God demonstrates his justice in the cross. Do you want to see the greatest evidence of the love of God? Go to the cross. Do you want to see the greatest evidence of the justice of God? Go to the cross. That is what you must have. It’s where wrath and mercy meet, holiness and peace kiss each other.

Now I want to leave you this time with some homework. For what you have undoubtedly seen as we’ve worked our way through this passage and the four things that Paul has set forth is this emphasis on faith. Faith, faith, faith. Have you noticed? And now it is the faith theme that is picked up in verses 27 and following. Faith is mentioned again and again in verses 27–31.

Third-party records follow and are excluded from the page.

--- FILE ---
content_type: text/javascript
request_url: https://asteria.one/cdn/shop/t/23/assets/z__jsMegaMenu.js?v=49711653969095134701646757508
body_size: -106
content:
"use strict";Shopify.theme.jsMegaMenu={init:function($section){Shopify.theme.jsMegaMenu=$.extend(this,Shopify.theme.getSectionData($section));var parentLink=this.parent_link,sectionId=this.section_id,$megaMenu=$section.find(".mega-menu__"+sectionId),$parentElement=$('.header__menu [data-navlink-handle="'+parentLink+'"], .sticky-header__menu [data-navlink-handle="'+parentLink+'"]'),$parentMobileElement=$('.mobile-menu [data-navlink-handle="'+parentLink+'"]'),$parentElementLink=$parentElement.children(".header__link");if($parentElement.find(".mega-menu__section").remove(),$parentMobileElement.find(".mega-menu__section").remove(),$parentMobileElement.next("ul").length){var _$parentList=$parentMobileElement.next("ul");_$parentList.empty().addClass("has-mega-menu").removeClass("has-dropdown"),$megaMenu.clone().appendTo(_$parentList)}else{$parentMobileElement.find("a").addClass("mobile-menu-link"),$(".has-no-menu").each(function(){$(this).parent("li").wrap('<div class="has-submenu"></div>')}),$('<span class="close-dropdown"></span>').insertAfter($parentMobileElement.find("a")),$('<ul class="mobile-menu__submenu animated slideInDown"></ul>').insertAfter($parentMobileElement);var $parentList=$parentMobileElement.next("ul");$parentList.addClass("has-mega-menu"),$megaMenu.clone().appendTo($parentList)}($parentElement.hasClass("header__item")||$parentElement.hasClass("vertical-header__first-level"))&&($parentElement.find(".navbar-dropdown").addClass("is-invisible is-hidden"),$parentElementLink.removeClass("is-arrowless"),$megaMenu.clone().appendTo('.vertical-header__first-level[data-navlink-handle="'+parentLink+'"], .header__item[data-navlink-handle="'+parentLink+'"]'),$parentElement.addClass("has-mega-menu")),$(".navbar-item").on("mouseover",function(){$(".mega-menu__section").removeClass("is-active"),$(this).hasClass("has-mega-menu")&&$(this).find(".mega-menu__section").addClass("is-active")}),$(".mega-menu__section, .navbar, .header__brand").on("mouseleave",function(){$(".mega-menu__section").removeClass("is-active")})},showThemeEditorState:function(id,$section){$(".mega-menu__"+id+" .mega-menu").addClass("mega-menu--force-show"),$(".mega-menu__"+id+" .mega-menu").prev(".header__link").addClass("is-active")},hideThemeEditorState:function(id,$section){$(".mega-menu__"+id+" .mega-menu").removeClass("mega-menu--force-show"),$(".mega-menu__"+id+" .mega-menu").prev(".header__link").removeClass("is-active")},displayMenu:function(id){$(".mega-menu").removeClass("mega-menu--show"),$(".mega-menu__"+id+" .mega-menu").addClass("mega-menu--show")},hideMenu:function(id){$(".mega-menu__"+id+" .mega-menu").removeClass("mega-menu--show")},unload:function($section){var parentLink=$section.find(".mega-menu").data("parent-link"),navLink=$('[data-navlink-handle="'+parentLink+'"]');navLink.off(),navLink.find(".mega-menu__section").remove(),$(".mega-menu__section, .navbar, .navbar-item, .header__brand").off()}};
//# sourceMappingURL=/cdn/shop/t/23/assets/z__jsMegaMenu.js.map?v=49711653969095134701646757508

The things Paul there says about faith are then picked up and unpacked in the same order in chapter 4 so that the outline of 3:27–31 becomes the outline of chapter 4. I’m going to give you the outline and then you can go away and meditate and figure out how it all works. Okay? What is faith, then? He’s established that we’re justified by grace through faith. What, then, is faith, or, how does it function? What does it do? Here we go.

First, faith excludes boasting (3:27 and 4:1–2). Second, faith is necessary to preserve grace (3:28 and 4:3–8). Third, faith is necessary if Gentiles and Jews alike are to be saved (3:29–30 and 4:9–17). Finally, Christian faith, far from overturning the Old Testament, fulfills and upholds the Old Testament anticipation (3:31 and 4:18–25). Now let me read again.

“But now a righteousness from God, apart from law, has been made known, to which the Law and the Prophets testify. This righteousness from God comes through faith in Jesus Christ to all who believe. There is no difference, for all have sinned and fall short of the glory of God, and are justified freely by his grace through the redemption that came by Christ Jesus. God presented him as a sacrifice of atonement, through faith in his blood. He did this to demonstrate his justice, because in his forbearance he had left the sins committed beforehand unpunished; he did it to demonstrate his justice at the present time, so as to be just and the one who justifies those who have faith in Jesus.”

Dilemma wretched: how shall holiness

Of brilliant light unshaded, tolerate

Rebellion’s fetid slime, and not abate

In its own glory, compromised at best?

Dilemma wretched: how can truth attest

That God is love, and not be shamed by hate

And wills enslaved and bitter death—the freight

Of curse deserved, the human rebels’ mess?

The cross! The cross! The sacred meeting place

Where, knowing neither compromise nor loss

God’s love and holiness in shattering grace

The great dilemma slays! The cross! The cross!

The holy, loving God whose dear Son dies

By this is just—and one who justifies.